Aufsätze

Redaktionsgespräch mit Michael Freytag / "Menschen müssen die Schufa in ihrem Alltag als nützlich erkennen können"

Herr Freytag, Sie führen die Schufa jetzt seit zwei Jahren: Wie haben Sie das Unternehmen vorgefunden und wie weit sind Sie auf dem Weg zu "Ihrer" Schufa?

Die Schufa ist ein sehr erfolgreiches Unternehmen im Informationsbusiness. Sie ist Deutschlands Marktführer insbesondere im B2C-Business mit Schwerpunkt Banken, Handel und Dienstleistung. Das Unternehmen ist über 85 Jahre mit der Wirtschaftsstruktur in Deutschland gewachsen und stellt mit seinen Bonitätsinformationen Vertrauen her. Ich habe ein Juwel mit viel Potenzial vorgefunden, das es verdient, in den Facetten noch feiner geschliffen zu werden. Daher gilt es, die Schufa fit für die Zukunft zu machen.

══════════

▶ **Aufgabe**: Bitte aktualisiere den Abschnitt des Interviews, der bei "Herr Freytag, Sie" beginnt und bei "Zukunft zu machen." endet. Gib ihn dabei mit "Informationsgeschäft" statt "Informationsbusiness" wieder.

In einem Datensatz enthaltene Einträge:
══════════

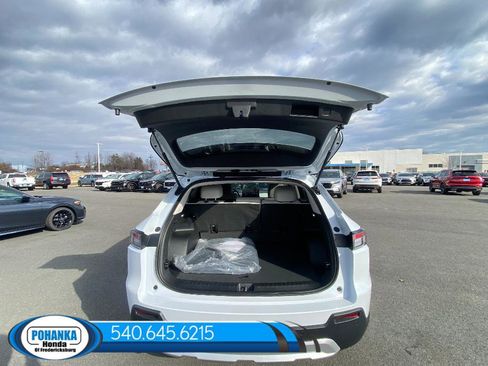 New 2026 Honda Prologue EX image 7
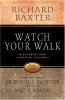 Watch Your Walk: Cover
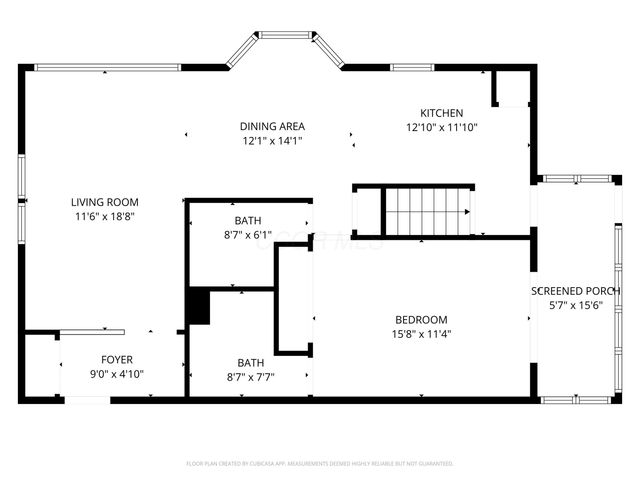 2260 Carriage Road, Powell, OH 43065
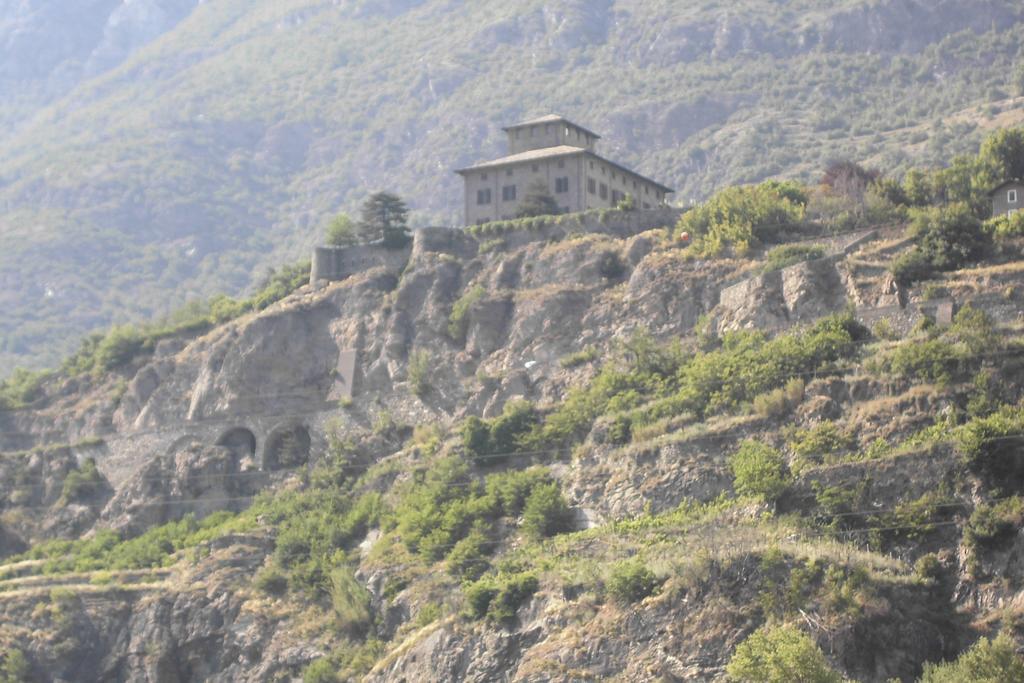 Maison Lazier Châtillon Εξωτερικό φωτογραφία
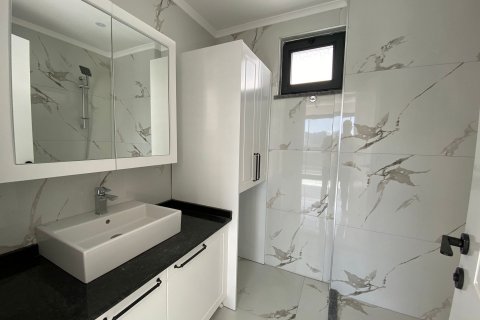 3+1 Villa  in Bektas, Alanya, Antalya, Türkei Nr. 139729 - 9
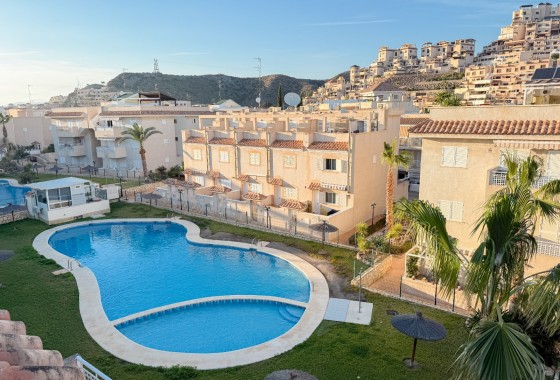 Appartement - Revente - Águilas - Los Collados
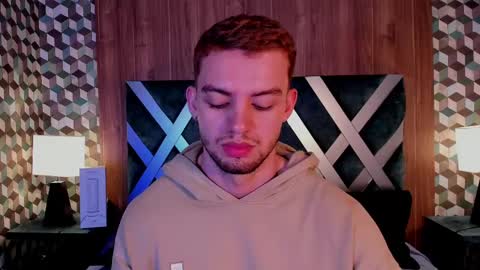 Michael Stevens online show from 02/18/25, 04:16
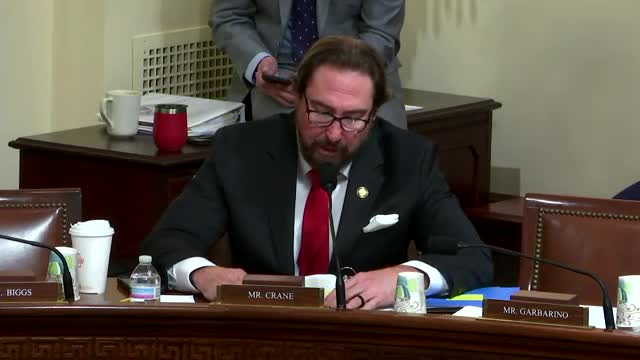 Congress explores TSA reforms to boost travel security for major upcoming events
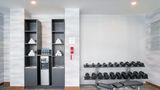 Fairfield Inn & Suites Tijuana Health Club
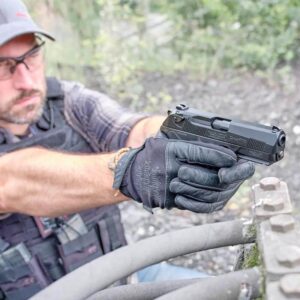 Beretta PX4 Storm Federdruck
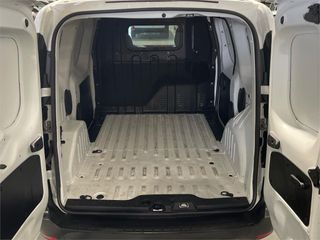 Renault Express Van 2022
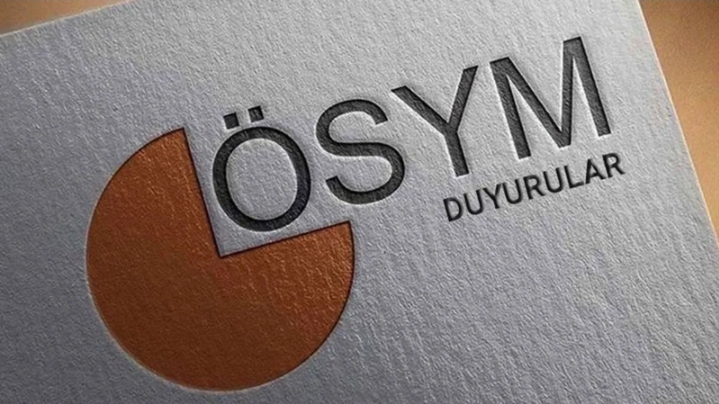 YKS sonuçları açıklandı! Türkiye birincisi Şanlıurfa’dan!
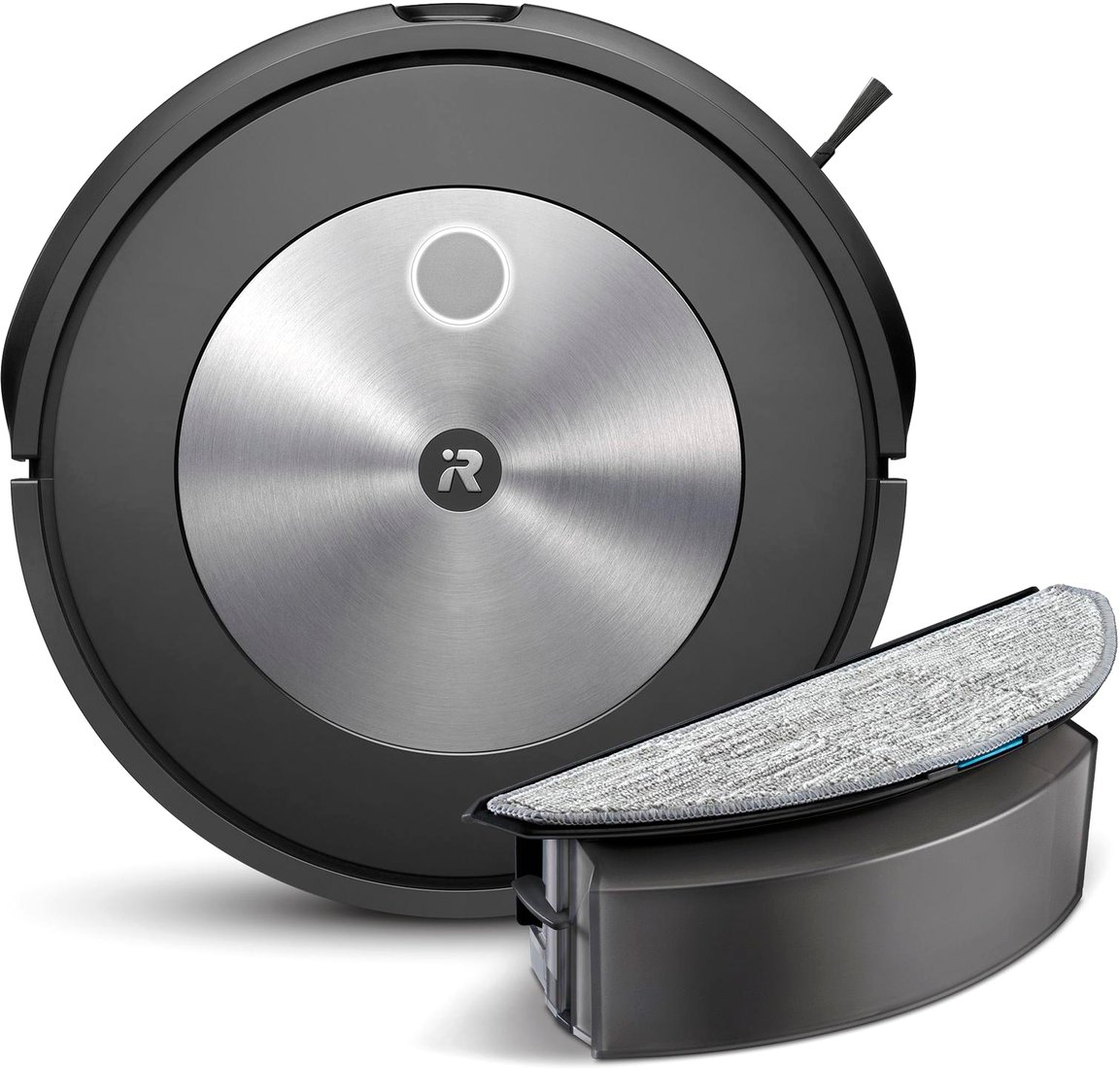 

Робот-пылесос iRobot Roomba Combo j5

══════════

▶ **Lösung**:
Herr Freytag, Sie führen die Schufa jetzt seit zwei Jahren: Wie haben Sie das Unternehmen vorgefunden und wie weit sind Sie auf dem Weg zu "Ihrer" Schufa?

Die Schufa ist ein sehr erfolgreiches Unternehmen im Informationsgeschäft. Sie ist Deutschlands Marktführer insbesondere im B2C-Business mit Schwerpunkt Banken, Handel und Dienstleistung. Das Unternehmen ist über 85 Jahre mit der Wirtschaftsstruktur in Deutschland gewachsen und stellt mit seinen Bonitätsinformationen Vertrauen her. Ich habe ein Juwel mit viel Potenzial vorgefunden, das es verdient, in den Facetten noch feiner geschliffen zu werden. Daher gilt es, die Schufa fit für die Zukunft zu machen.